Regarding the in vivo test, in order to evaluate the recovery of the probiotic strain, the monitoring method of resistant clones using LAMVABrif was adequate for our purpose. After administration, L. reuteri DSPV002C was recovered from the FM indicating that, as in the in vitro test, the strain went through gastrointestinal conditions and then reached the site of action. Matijasic et al. found variability between animals when analyzing feces recovered after administering two probiotic strains32. Some authors indicate that the fecal counts of probiotics decrease even with constant administration10,40. In our study, the recovery of the probiotic in the FM was constant without differences between days. Encapsulation techniques have been shown to be effective in protecting different probiotic microorganisms under simulated gastrointestinal conditions12. However, there are few studies that evaluate the protective capacity of encapsulation in in vivo digestive conditions. Wang et al. administered an encapsulated probiotic strain of L. reuteri to pigs, and compared it with the administration of a non-encapsulated strain, thus obtaining an increase in shedding in FM in the animals with the encapsulated strain42. The production of macrocapsules with a high density of microorganisms allowed us to ensure the passage through gastrointestinal conditions to the site of action, which was reflected in the recovery of the strain in the FM.
ConclusionMacrocapsules with an inoculum:matrix ratio of 9:1 allowed us to obtain a product with a quantity of microorganisms higher than the MRD. Regarding cryoprotectants, CWP was better than maltodextrin in protecting the probiotic inoculum in the lyophilizate process.

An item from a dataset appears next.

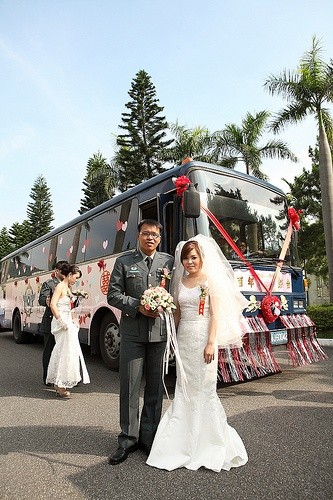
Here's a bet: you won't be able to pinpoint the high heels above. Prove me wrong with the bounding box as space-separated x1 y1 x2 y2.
54 384 70 398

Of all the storage conditions, the macrocapsules kept frozen, with PS and vacuum packed, were the ones that showed the best viability up to 210 d of storage. The GS7.5P9 macrocapsules were able to protect the L. reuteri DSPV002C inoculum, showing less loss of viability than the free culture after 6h of incubation under simulated gastrointestinal conditions. Viability by flow cytometry did not agree with the results obtained by plate counting under simulated gastrointestinal conditions. Through this study, a macrocapsule with high bacterial densities was obtained with a long useful life and with the appropriate shape to be added to pig feed. After administration to the animals, the strain was recovered, thus demonstrating it had reached the site of action in the gastrointestinal tract. In the future, it would be interesting to carry out other tests where the probiotic effect on different parameters (e.g. growth performance, immunology, health status) in the animals are evaluated.
FundingThis study was part of a CAI+D Project financed by Universidad Nacional del Litoral, Santa Fe, Argentina.
Conflict of interestThe authors declare that they have no conflicts of interest.